Government gets the money to spend either from raising taxes (thus taking money that would otherwise be going to the private sector) or by issuing debt. Where does it get the money to issue new debts? Oh, well you see the Treasury just creates it out of thin air. Thus there is YET MORE money chasing the same amount of goods in the economy. The result is inflation.
Yes, that too. In fact that’s probably more important at this point.
$4 trillion in ‘quantitative easing’ started the ball rolling.
Quantitative easing was (literally) printing money out of thin air.
The government sent tons of money directly to the public. CARES Act. Son of CARES etc. Direct stimulus payments, PPP loans, huge unemployment payments.
The purchasing of power of existing dollars declines in proportion to new money created in excess of the production.
I love it! Short and to the point, Thank you.....
A fixed amount of goods is balanced by a fixed amount of money.
By increasing the money supply the value of each unit of money is made less valuable compared to the number of goods, which has remained the same. So it takes more money to purchase the same amount of goods because the money has become less valuable.
Is that you Janet?
Why governments like inflation...
Thomas Sowell
@ThomasSowell
Inflation is in effect a hidden tax. The money that people have saved is robbed of part of its purchasing power, which is quietly transferred to the government that issues new money.
8:39 AM · Jun 10, 2022
The more you allow something, in this case dollars, to flood the market the value goes down. When the dollar goes down in value, it’s called inflation.
If I give you $1 million for nothing and you go to an auction (the free market) to buy things, you would be willing to pay more for the things at that auction.
Your action just increased the price of things for others.
Regulation is not production. Nothing is being produced. Swarms of officers is not a product.
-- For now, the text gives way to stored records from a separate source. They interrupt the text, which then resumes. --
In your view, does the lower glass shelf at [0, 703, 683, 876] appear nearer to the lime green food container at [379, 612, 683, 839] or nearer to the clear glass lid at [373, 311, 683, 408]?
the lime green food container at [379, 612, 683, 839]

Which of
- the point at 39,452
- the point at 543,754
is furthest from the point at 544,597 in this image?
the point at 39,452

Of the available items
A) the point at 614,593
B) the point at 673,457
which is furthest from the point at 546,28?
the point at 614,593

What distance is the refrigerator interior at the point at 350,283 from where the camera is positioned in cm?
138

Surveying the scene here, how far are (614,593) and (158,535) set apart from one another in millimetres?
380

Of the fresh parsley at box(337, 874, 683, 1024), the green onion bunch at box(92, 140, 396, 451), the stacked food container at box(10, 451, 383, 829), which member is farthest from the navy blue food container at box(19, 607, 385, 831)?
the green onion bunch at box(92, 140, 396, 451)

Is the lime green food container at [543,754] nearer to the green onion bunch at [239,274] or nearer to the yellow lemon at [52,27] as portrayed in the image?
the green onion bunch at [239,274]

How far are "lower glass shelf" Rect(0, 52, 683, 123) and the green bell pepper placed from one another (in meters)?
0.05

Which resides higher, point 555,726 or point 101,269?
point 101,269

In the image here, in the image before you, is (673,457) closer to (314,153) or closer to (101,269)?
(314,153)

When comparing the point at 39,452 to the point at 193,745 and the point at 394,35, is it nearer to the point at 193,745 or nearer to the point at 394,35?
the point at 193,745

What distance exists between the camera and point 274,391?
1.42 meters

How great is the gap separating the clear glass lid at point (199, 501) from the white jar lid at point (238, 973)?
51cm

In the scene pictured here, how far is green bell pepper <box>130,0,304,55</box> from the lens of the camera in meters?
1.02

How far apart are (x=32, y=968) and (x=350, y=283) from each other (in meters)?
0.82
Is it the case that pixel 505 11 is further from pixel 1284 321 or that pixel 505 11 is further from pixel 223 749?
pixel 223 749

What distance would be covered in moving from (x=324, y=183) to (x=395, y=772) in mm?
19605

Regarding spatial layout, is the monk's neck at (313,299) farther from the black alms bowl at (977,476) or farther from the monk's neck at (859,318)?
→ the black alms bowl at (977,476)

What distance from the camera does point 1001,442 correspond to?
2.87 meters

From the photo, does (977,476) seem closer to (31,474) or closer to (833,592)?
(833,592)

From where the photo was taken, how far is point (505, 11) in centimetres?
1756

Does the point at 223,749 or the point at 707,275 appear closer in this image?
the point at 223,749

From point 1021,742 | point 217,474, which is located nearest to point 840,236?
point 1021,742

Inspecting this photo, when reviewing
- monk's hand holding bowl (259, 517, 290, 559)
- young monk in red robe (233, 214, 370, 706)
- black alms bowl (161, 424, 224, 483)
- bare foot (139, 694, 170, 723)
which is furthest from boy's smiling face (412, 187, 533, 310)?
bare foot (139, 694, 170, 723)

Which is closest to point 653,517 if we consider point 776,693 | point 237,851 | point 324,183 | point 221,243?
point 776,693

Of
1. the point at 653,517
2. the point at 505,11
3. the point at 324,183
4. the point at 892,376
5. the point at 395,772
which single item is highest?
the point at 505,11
I’ve always wondered how the extra money that’s printed gets into circulation. They print the money, and then what? Do they hand it out to banks? Do they absorb it into the government’s funds, and feed it into the economy by spending it?
It doesn’t have to.
If the dollars are removed from the economy by taxation then inflation will not result.
So, the real culprit is deficit spending where money is created out of thin air and results in increased demand.
Democrat 101: They assume people are gullible stupid, and they often are right.